How would Watson do against that other font of knowledge — Google? Watson is optimized to understand human language, which can be full of ambiguity, wordplay, sarcasm and puns. Google makes some accommodations for language, but keywords do the heavy lifting.
Google did both much better than I expected and about as well as I expected. It did much better in the sense that I expected Watson to runaway from Google as much as it ran away from Jennings and Rutter. It did as well as I expected in that before I entered each clue into Google, I predicted how well Google would do. For example, I knew the Beatles lyrics category would be a piece of cake for Google. Those predictions were generally correct.
Watson had the correct response for 79% of the clues. (This includes clues for which Watson didn’t buzz in.) Google had the correct response in the first position 56% of the time and in the first 10 positions 79% of the time.
Google and Watson tended to struggle on the same clues. Both had trouble on Final Frontiers, Alternate Meanings and The Art of the Steal categories.
The only clue that Watson got wrong and Google nailed was “The first modern crossword puzzle is published & Oreo cookies are introduced” in the category Name The Decade. Google’s answer was found on this page that provides explanations of the New York Times crossword. If Watson could have heard Jennings’ incorrect answer of “1920s,” his backup answer of “1910s” would have been correct.

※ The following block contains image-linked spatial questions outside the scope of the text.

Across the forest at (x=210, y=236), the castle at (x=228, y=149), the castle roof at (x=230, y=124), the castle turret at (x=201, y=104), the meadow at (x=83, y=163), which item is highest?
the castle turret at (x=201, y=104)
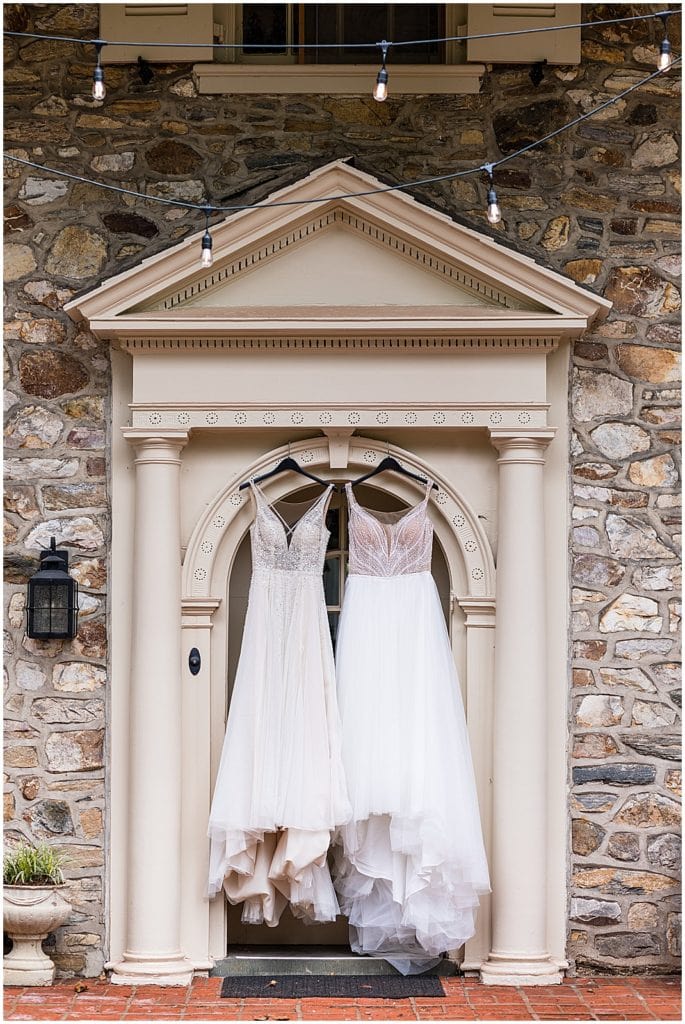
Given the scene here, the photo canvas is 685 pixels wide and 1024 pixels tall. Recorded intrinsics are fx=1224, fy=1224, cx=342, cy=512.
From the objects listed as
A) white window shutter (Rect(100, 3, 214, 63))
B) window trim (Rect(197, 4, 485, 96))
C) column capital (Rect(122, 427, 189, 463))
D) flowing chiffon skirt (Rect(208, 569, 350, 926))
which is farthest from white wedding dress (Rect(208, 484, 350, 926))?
white window shutter (Rect(100, 3, 214, 63))

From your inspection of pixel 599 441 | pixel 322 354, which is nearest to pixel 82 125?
pixel 322 354

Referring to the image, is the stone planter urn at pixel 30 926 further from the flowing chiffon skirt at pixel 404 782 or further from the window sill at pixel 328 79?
the window sill at pixel 328 79

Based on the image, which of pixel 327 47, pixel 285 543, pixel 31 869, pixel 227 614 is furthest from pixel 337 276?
pixel 31 869

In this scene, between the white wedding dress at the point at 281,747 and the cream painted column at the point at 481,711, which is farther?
the cream painted column at the point at 481,711

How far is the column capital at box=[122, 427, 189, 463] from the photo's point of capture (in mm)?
5371

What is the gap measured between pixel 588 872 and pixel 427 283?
8.94ft

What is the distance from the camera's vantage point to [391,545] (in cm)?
550

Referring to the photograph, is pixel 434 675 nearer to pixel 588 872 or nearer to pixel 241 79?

Finding a document with the right answer is one thing. Synthesizing that information into an answer is another significant challenge. Google only partially does that. I scored Google based on the snippet returned. While it wasn’t generally able to provide the precision of Watson, it did provide the right parts of the document with the answer.
As for Final Jeopardy!, neither Watson or Google got it right.
The clue in U.S. Cities was “Its largest airport is named for a World War II hero; its second largest, for a World War II battle.” Watson hesitantly answered Toronto. Google’s best guess would’ve been Arizona. Even geographically challenged Americans would know that neither answer fit the parameters of the category. (I hope.)
Oddly, that’s a relatively easy clue for humans. Think of U.S. cities, narrow it to the big ones, narrow that to ones that have multiple airports and then go through the list. Kennedy… Dulles… LAX… SFO… Hobby… Love…
A few thoughts on search from this exercise:
- Google still has serious problems with content duplication. One query generated seven pages of essentially the same AP story about Jeopardy!
- Content farms got in the way of the best answer a few times.
- Wikipedia frequently provided the correct answer.
- The day that Google can synthesize answers to queries is closer than I thought. Bad news for publishers.
Also see Danny Sullivan’s great analysis of the underlying technologies and the differences between natural language processing and keyword search.
- I used a private browsing session to avoid any influence from my search history.
- I ran the exact text of the clue (as provided on the Jeopardy! Archive) through Google.
- I excluded all results that were specific to the Jeopardy! match.
- I looked for the text of the answer on the search results page, including the result title and snippet.
- If the correct response appeared in the title or snippet, Google got credit. For the Name the Decade category, I gave Google credit if a year appeared that was in the correct decade. That would not be a correct response for the game, but I felt it was a better comparison for these purposes.
- Search results change based on time, new content published, geography and other factors. You may not be able to duplicate these results. The optimal tests would be done on Google’s index prior to the airing of these episodes.
Disclosure: I have several good friends who work at Google and went to high school with co-founder and CEO Larry Page.